Today we got a problem with SQL. It’s not the usual SQL injection worries, but more the convenience of building SQL statements containing values, which causes problem.
We see a lot of SQL queries to lookup values, but people love to include the
MBS( "FM.ExecuteFileSQL"; Get(FileName); "SELECT Name FROM Contracts WHERE ID=" & $ID )
Now if ID is a text, but $ID contains the number 1234, this causes an error:
[MBS] ERROR: FQL0018/(1:32): An expression contains incompatible data types.
You would need to use quotes at least:
MBS( "FM.ExecuteFileSQL"; Get(FileName); "SELECT Name FROM Contracts WHERE ID= '" & $ID & "'" )
Although you don’t see the double quotes having single quotes easily here. This may work, until someone includes a single quote in that variable.
When you use parameters in the query, you can avoid this:
MBS( "FM.ExecuteFileSQL"; Get(FileName); "SELECT Name FROM Contracts WHERE ID = ?"; 9; 13; $ID )

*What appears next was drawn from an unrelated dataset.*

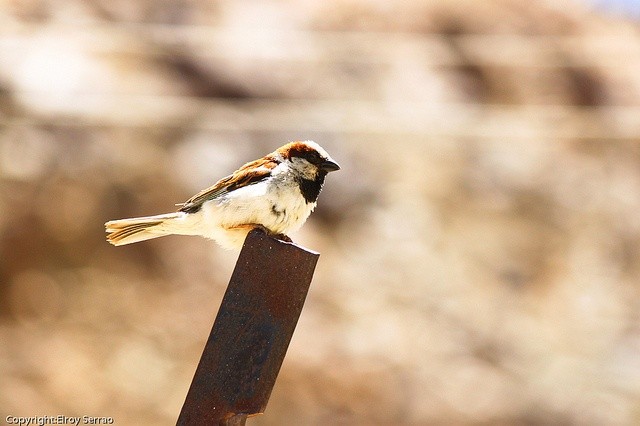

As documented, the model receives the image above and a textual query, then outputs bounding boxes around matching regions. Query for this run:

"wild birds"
[105,140,342,248]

You can pass parameter as text or number even if it does not the match the field type. FileMaker will converted the data type automatically to match.

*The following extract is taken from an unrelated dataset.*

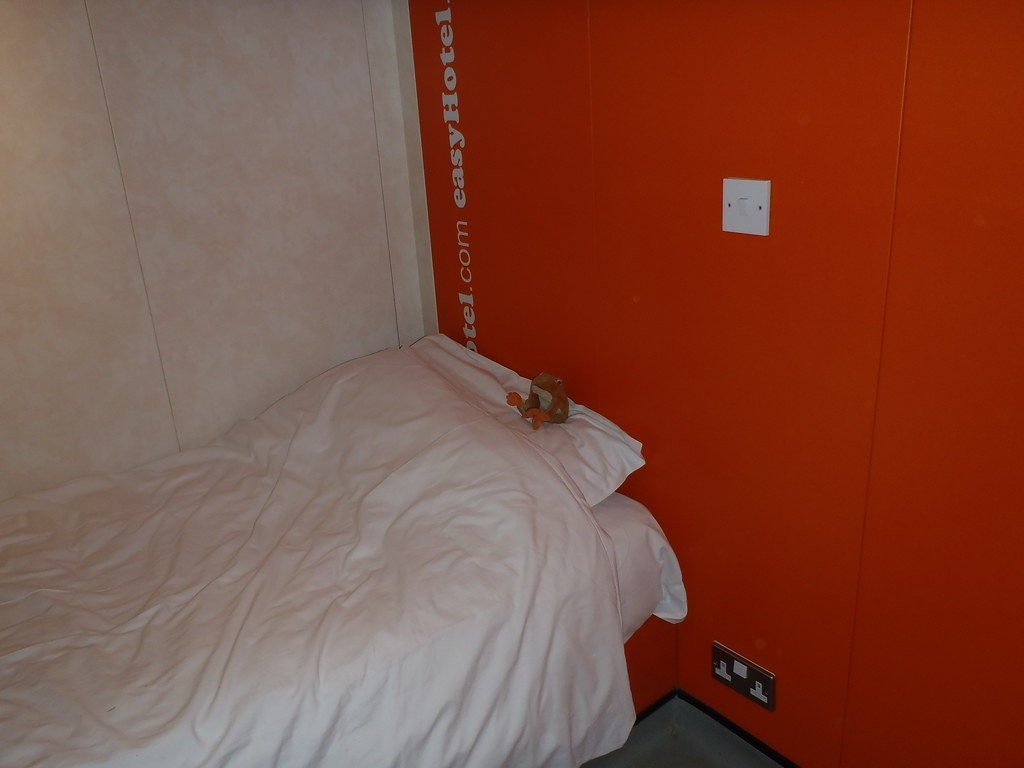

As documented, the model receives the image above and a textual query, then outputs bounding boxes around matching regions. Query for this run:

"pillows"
[384,335,645,510]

Next, lets assume you have a variable containing a number and you make a query
Set Variable [ $x ; Value: 123.45 ]
Show Custom Dialog [ MBS( "FM.ExecuteFileSQL"; Get(FillName); "SELECT Name, Price FROM Items WHERE Price= " & $x; 9; 13 ) ]

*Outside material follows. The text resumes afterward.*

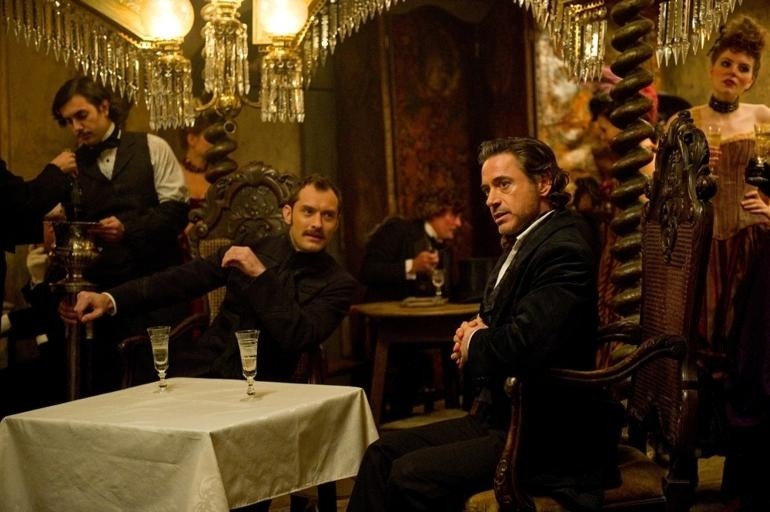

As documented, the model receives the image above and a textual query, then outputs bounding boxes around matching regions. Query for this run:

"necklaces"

If $x is a number, it will be converted by FileMake to a text. Or it is a text already with some user entered number. Now if the field is empty, you get a syntax error, because your SQL ends in a = character. But you may have noted that the number is passed directly here without parameter. So a German user typing "123,45" with comma as decimal separator will cause a SQL error. SQL always uses dot as decimal separator, so the query fails in Germany with comma, but works in USA.
Show Custom Dialog [ MBS( "FM.ExecuteFileSQL"; Get(FillName); "SELECT Name, Price FROM Items WHERE Price = ?"; 9; 13; $x ) ]
Using parameters helps you to avoid problems here and this works for any locale. If needed, you can use GetAsNumber() to explicit convert text to number and use localized decimal separators to get a numeric value.
So please use parameters for SQL statements.